• **Direction**: Write out the text on 1937 in Michigan below word for word, from its first line to its last.

• **Given passage**:
____________________

- Decades:: 1910s; 1920s; 1930s; 1940s; 1950s;
- See also:: History of Michigan; Historical outline of Michigan; List of years in Michigan; 1937 in the United States;

= 1937 in Michigan =

Events from the year 1937 in Michigan.

== Office holders ==
===State office holders===
- Governor of Michigan: Frank Murphy (Democrat)
- Lieutenant Governor of Michigan: Thomas Read (Republican)/Leo J. Nowicki (Democrat)
- Michigan Attorney General: Raymond Wesley Starr
- Michigan Secretary of State: Leon D. Case (Democrat)
- Speaker of the Michigan House of Representatives: George A. Schroeder (Democrat)
- Chief Justice, Michigan Supreme Court: Louis H. Fead

===Mayors of major cities===
- Mayor of Detroit: Frank Couzens (Republican)
- Mayor of Grand Rapids: Tunis Johnson
- Mayor of Flint: Harold E. Bradshaw
- Mayor of Dearborn: John Carey
- Mayor of Saginaw: Frank Marxer/Francis J. McDonald
- Mayor of Lansing: Max A. Templeton
- Mayor of Ann Arbor: Robert A. Campbell/Walter C. Sadler

===Federal office holders===
- U.S. Senator from Michigan: Prentiss M. Brown (Democrat)

____________________

• **Extracted material**:
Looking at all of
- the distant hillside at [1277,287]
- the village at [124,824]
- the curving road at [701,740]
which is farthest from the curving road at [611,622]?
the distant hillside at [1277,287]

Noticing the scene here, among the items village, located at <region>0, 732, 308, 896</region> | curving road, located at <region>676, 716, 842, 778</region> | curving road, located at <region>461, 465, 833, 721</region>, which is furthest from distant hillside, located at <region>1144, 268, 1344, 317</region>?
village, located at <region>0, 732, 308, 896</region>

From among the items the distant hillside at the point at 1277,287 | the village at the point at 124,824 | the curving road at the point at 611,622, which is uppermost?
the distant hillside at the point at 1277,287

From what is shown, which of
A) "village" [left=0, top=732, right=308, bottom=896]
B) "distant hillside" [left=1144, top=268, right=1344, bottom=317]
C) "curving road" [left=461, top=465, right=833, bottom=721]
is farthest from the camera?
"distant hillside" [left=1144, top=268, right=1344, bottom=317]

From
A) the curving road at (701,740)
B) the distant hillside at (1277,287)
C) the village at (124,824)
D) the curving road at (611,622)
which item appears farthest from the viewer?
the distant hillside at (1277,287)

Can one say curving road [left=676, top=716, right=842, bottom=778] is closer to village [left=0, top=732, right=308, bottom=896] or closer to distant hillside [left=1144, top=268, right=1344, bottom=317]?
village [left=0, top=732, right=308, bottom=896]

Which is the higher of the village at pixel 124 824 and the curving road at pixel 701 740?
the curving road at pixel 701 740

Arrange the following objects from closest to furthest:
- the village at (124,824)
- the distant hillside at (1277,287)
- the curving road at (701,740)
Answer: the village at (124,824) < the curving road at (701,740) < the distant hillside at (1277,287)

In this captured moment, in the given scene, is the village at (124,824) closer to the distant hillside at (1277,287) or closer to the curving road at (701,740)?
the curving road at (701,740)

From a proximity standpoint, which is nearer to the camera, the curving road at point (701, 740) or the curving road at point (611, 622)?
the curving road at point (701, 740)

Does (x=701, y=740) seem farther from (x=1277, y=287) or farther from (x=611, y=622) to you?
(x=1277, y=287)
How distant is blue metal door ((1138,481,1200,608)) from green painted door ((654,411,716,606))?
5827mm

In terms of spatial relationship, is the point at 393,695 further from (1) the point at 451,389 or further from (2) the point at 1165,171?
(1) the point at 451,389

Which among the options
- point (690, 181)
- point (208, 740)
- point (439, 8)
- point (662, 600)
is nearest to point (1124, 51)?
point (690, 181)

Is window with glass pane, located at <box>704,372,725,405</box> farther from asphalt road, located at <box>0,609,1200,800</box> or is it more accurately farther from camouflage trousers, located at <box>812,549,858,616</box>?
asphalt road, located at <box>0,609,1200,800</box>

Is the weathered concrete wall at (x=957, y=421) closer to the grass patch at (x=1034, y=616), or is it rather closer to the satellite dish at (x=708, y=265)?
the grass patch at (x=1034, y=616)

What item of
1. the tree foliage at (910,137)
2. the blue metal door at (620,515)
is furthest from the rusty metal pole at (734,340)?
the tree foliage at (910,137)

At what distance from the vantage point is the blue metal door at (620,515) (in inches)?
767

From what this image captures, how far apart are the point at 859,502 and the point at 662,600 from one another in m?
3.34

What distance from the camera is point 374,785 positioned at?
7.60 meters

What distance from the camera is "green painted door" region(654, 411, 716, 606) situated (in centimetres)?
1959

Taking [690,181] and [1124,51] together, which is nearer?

____________________

• **Exercise result**:
- Decades:: 1910s; 1920s; 1930s; 1940s; 1950s;
- See also:: History of Michigan; Historical outline of Michigan; List of years in Michigan; 1937 in the United States;

= 1937 in Michigan =

Events from the year 1937 in Michigan.

== Office holders ==
===State office holders===
- Governor of Michigan: Frank Murphy (Democrat)
- Lieutenant Governor of Michigan: Thomas Read (Republican)/Leo J. Nowicki (Democrat)
- Michigan Attorney General: Raymond Wesley Starr
- Michigan Secretary of State: Leon D. Case (Democrat)
- Speaker of the Michigan House of Representatives: George A. Schroeder (Democrat)
- Chief Justice, Michigan Supreme Court: Louis H. Fead

===Mayors of major cities===
- Mayor of Detroit: Frank Couzens (Republican)
- Mayor of Grand Rapids: Tunis Johnson
- Mayor of Flint: Harold E. Bradshaw
- Mayor of Dearborn: John Carey
- Mayor of Saginaw: Frank Marxer/Francis J. McDonald
- Mayor of Lansing: Max A. Templeton
- Mayor of Ann Arbor: Robert A. Campbell/Walter C. Sadler

===Federal office holders===
- U.S. Senator from Michigan: Prentiss M. Brown (Democrat)